---------- PAGE EXTRACT

Are search engines benign? Lee Gomes, of the Wall Street Journal, doesn’t think so. He recently dove into the booming online business of ginning up “original content,” and he reports on his experience in his column today.
“Understanding what’s happening,” he writes, “requires a lesson in modern Web economics”:
If there is a topic in the news, people will be searching on it. If you can get those searchers to land on a seemingly authoritative page you’ve set up, you can make money from their arrival. Via ads, for instance. Then, to get your site ranked high in search engines, it’s best to have “original content” about whatever the subject of your site happens to be. The content needs to include all the keywords that people might search for. But it can’t be just an outright copy of what’s on some other site; you get penalized for that by search engines.
Writers are being solicited to churn out such content at dirt cheap rates. Gomes, for instance, signed up on the web to write fifty 500-word articles for $100 (that’s total, not per piece). Most of the writing, apparently, gets done in India and Eastern Europe, and much of it consists of mashing up, and distorting, work plagiarized from other, legitimate sites. Depending on the types of products or ads they’re selling, the site operators instruct the writers to slant the stories to their needs. Medical topics are particular favorites – and particularly subject to fakery and twisting.
“My beef,” Gomes concludes, “is with the search engines and the economics of the modern Web”:
Google, for example, says its mission is “to organize the world’s information and make it universally accessible and useful.” The way that’s written, one thinks perhaps of a satellite orbiting high above the earth, capturing all its information but interfering with nothing. In fact, search engines are more like a TV camera crew let loose in the middle of a crowd of rowdy fans after a game. Seeing the camera, everyone acts boorishly and jostles to get in front. The act of observing something changes it. Which is what search engines are causing to happen to much of the world’s “information.” Legitimate information … risks being crowded out by junky, spammy imitations. Nothing very useful about that.”
Search engines didn’t invent charlatanism. They’re just turning it into a modern global industry, complete with cheap offshore labor.

--------------------

== QUESTIONS ON THE MATERIAL ==
[1] Transcribe the stretch of the passage on search engines from "Writers are being" through "fakery and twisting.".
[2] Decide whether each statement agrees with the passage on search engines, answering yes or no and quoting the deciding words: (a) Gomes signed up to write fifty 500-word articles for $100 per piece. (b) Most of the writing gets done in India and Eastern Europe. (c) Search engines invented charlatanism.

---------- DATA SUPPLIED

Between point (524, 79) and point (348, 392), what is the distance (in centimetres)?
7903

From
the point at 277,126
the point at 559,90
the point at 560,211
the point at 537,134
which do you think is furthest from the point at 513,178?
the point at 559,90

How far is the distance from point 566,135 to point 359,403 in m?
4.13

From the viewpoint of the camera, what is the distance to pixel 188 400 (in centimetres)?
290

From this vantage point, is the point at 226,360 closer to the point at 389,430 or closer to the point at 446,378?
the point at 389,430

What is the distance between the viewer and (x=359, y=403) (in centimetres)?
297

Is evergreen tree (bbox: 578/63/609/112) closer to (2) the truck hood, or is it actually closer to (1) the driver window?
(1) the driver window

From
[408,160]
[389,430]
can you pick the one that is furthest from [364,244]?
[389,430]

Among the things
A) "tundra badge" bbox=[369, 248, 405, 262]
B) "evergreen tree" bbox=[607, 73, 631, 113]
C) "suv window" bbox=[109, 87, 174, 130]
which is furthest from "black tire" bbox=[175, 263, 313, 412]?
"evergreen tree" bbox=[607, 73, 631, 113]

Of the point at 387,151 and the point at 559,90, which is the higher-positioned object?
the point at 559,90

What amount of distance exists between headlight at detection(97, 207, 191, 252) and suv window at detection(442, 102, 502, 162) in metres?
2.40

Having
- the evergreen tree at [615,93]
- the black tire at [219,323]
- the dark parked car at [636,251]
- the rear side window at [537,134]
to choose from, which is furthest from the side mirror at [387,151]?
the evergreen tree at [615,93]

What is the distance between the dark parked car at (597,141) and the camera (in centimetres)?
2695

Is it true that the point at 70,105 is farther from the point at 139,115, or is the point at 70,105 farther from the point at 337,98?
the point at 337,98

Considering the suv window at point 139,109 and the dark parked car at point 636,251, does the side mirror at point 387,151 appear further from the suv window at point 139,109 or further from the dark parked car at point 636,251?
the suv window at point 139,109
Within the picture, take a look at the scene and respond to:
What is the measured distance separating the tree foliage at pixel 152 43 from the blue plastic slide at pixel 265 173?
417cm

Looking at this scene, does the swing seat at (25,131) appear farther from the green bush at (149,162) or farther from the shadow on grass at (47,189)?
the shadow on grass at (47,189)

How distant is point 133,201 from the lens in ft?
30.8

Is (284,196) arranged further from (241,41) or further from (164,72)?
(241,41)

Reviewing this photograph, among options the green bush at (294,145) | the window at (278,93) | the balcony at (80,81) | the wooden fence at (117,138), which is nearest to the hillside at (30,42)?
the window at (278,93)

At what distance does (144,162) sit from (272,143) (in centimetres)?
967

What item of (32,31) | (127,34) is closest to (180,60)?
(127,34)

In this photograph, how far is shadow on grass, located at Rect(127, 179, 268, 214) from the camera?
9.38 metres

--------------------

== ANSWERS BY ITEM ==
[1]
Writers are being solicited to churn out such content at dirt cheap rates. Gomes, for instance, signed up on the web to write fifty 500-word articles for $100 (that’s total, not per piece). Most of the writing, apparently, gets done in India and Eastern Europe, and much of it consists of mashing up, and distorting, work plagiarized from other, legitimate sites. Depending on the types of products or ads they’re selling, the site operators instruct the writers to slant the stories to their needs. Medical topics are particular favorites – and particularly subject to fakery and twisting.

[2]
(a) No: "$100 (that’s total, not per piece)"
(b) Yes: "Most of the writing, apparently, gets done in India and Eastern Europe"
(c) No: "Search engines didn’t invent charlatanism."